Morrison, Albanese warn of virus racism

The prime minister and opposition leader have come together to warn against racism in the midst of the coronavirus outbreak.
The prime minister and opposition leader have come together to warn against racism in the midst of the coronavirus outbreak.

SCOTT Morrison and Anthony Albanese have urged Australians to “stand up and speak out” against racism in the wake of the coronavirus outbreak.

The call came as the quarantine period for the first Australian coronavirus evacuees from China is set to expire next week, meaning they are free to leave Christmas Island on Monday and Wednesday.

Restaurants and shops run by Chinese-Australians have reported drops in customers in recent weeks.

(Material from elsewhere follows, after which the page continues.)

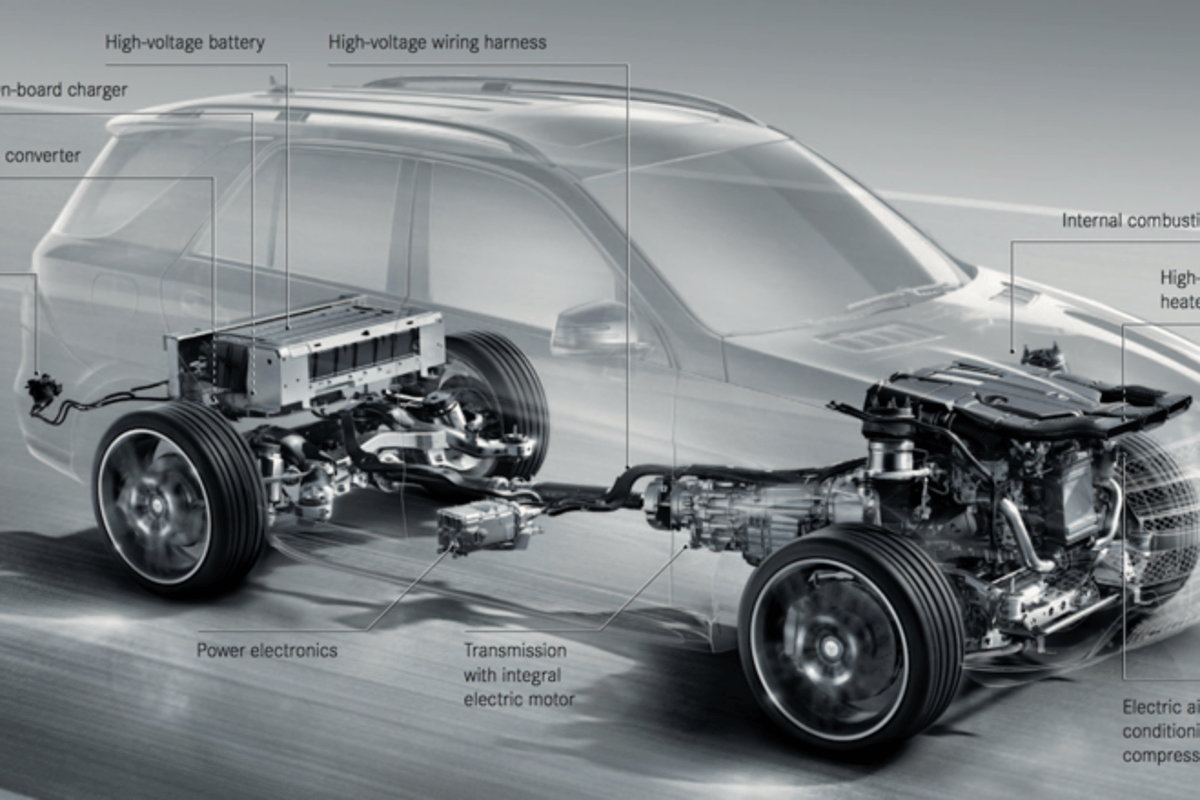 The plug-in hybrid electric powertrain in the 500 e is about 42 percent more efficient than its gasoline-only counterpart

The prime minister said the parliament “stands as one” on the issue of supporting the Chinese-Australian community at a challenging time.

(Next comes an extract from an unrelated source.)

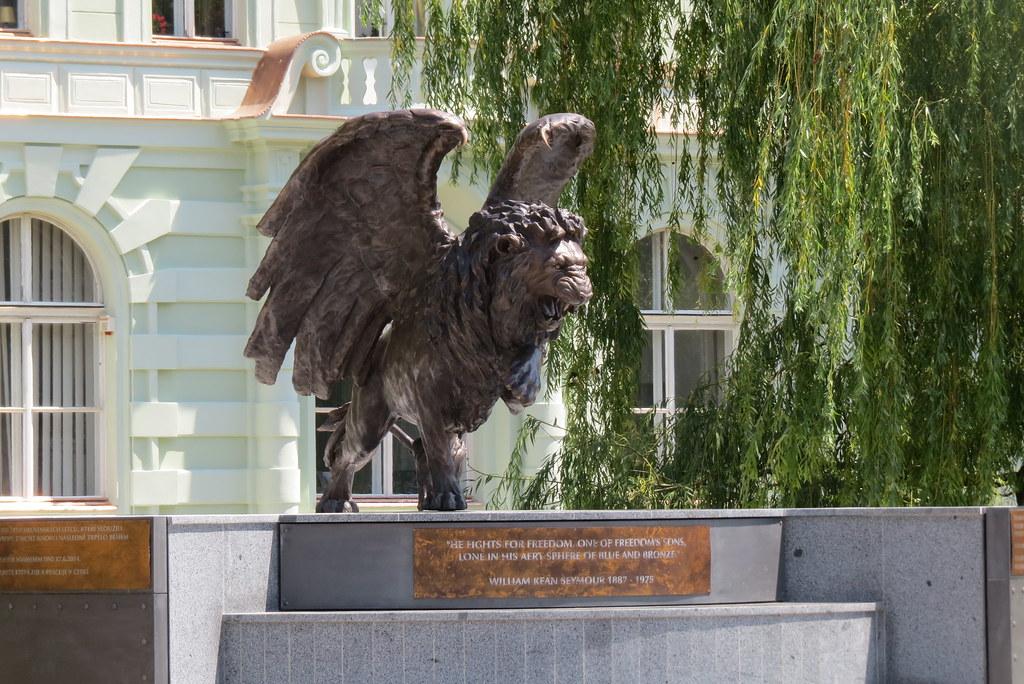 Современны памятник Крылатый лев.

“This is a very significant challenge and the Chinese-Australian community has risen to that challenge, they deserve our great appreciation and support,” he said on Tuesday.

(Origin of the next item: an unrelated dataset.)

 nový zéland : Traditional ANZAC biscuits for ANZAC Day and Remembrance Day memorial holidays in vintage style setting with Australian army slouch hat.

The Labor leader told parliament Chinese-Australians had been undeservedly targeted as a result of the virus.

“The fact is any racism behaviour will not be tolerated and it must be called out,” he said.

“All of us must stand up and speak out against the ugly, divisive and racism behaviour which has been directed to some of our fellow Australians.”

Opposition Leader Anthony Albanese. Picture: Tracey Nearmy/Getty Images

Chief Medical Officer Brendan Murphy also moved to remind the public that the risk population is those who have come from China from February 1, not people of Chinese background.

He said there was no need to wear a mask and said that quarantine facilities had been effectively protecting the Australian community.

“We are very concerned about xenophobia and any sort of racial profiling, which is completely abhorrent,” he said.

“There’s no reason for people to avoid anybody of any particular background or appearance.”

Health Minister Greg Hunt said the evacuees on Christmas Island would face a final health check before leaving the island on Monday and Wednesday, after spending 14 days in quarantine.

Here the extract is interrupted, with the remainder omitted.